- **EXERCISE REQUIREMENTS**: After locating the line that contains "Connection Diagramm", transcribe exactly that line and each one after it until the data ends, skipping pictures.

- **SUPPLIED ENTRIES**:
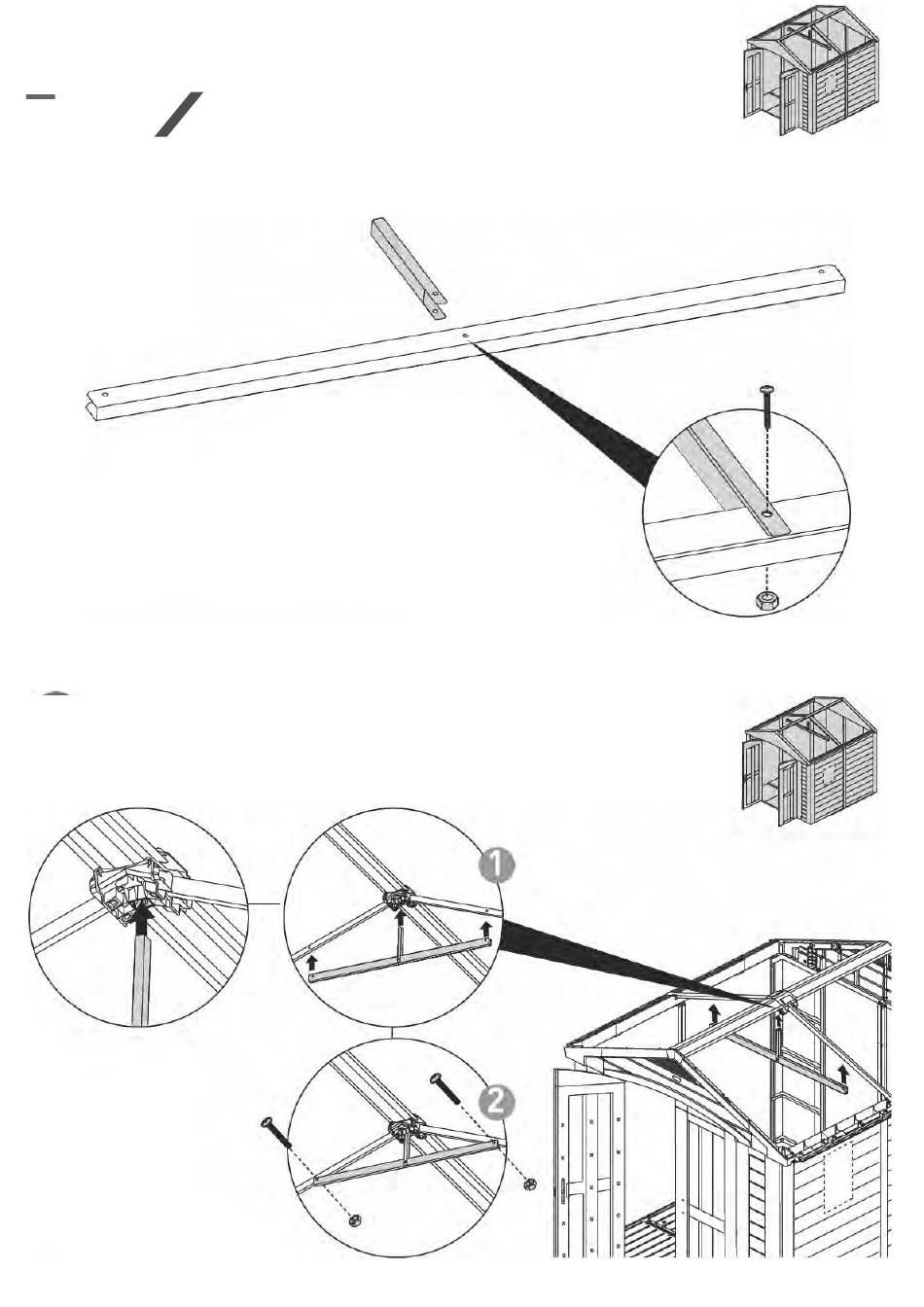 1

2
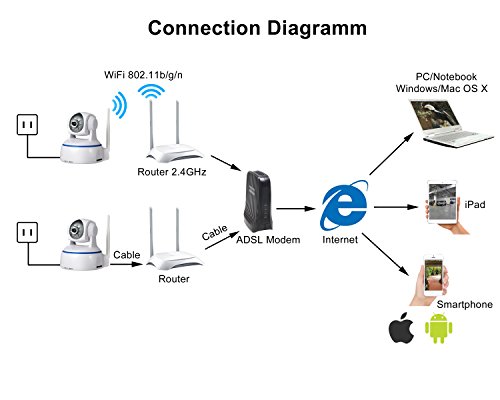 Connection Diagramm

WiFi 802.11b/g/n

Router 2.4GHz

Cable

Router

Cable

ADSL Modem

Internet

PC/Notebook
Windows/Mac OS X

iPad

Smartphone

- **ANSWER TO THIS EXERCISE**:
 Connection Diagramm

WiFi 802.11b/g/n

Router 2.4GHz

Cable

Router

Cable

ADSL Modem

Internet

PC/Notebook
Windows/Mac OS X

iPad

Smartphone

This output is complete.